### TASK OBJECTIVE:
When responding, copy every record below exactly as it appears.

Collected data
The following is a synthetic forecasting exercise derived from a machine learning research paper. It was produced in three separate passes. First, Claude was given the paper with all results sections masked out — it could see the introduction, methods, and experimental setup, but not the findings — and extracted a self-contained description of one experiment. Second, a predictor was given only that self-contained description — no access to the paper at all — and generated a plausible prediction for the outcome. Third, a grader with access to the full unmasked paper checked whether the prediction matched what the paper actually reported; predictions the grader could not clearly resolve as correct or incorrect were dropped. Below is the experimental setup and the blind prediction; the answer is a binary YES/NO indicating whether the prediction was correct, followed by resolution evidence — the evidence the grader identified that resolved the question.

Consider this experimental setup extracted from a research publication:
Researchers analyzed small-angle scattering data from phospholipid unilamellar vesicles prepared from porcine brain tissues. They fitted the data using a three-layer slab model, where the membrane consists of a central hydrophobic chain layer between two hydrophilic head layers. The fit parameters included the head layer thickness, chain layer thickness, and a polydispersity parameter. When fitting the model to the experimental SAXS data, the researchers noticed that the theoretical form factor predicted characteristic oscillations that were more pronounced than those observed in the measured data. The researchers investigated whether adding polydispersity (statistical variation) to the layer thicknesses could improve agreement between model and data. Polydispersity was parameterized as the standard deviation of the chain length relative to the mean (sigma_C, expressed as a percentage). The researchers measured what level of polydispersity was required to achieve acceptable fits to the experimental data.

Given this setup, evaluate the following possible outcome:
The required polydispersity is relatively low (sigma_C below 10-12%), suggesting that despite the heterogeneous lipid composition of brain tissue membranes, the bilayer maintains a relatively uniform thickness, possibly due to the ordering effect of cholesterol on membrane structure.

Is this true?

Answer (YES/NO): NO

### EXPECTED ANSWER:
The following is a synthetic forecasting exercise derived from a machine learning research paper. It was produced in three separate passes. First, Claude was given the paper with all results sections masked out — it could see the introduction, methods, and experimental setup, but not the findings — and extracted a self-contained description of one experiment. Second, a predictor was given only that self-contained description — no access to the paper at all — and generated a plausible prediction for the outcome. Third, a grader with access to the full unmasked paper checked whether the prediction matched what the paper actually reported; predictions the grader could not clearly resolve as correct or incorrect were dropped. Below is the experimental setup and the blind prediction; the answer is a binary YES/NO indicating whether the prediction was correct, followed by resolution evidence — the evidence the grader identified that resolved the question.

Consider this experimental setup extracted from a research publication:
Researchers analyzed small-angle scattering data from phospholipid unilamellar vesicles prepared from porcine brain tissues. They fitted the data using a three-layer slab model, where the membrane consists of a central hydrophobic chain layer between two hydrophilic head layers. The fit parameters included the head layer thickness, chain layer thickness, and a polydispersity parameter. When fitting the model to the experimental SAXS data, the researchers noticed that the theoretical form factor predicted characteristic oscillations that were more pronounced than those observed in the measured data. The researchers investigated whether adding polydispersity (statistical variation) to the layer thicknesses could improve agreement between model and data. Polydispersity was parameterized as the standard deviation of the chain length relative to the mean (sigma_C, expressed as a percentage). The researchers measured what level of polydispersity was required to achieve acceptable fits to the experimental data.

Given this setup, evaluate the following possible outcome:
The required polydispersity is relatively low (sigma_C below 10-12%), suggesting that despite the heterogeneous lipid composition of brain tissue membranes, the bilayer maintains a relatively uniform thickness, possibly due to the ordering effect of cholesterol on membrane structure.

Is this true?

Answer (YES/NO): NO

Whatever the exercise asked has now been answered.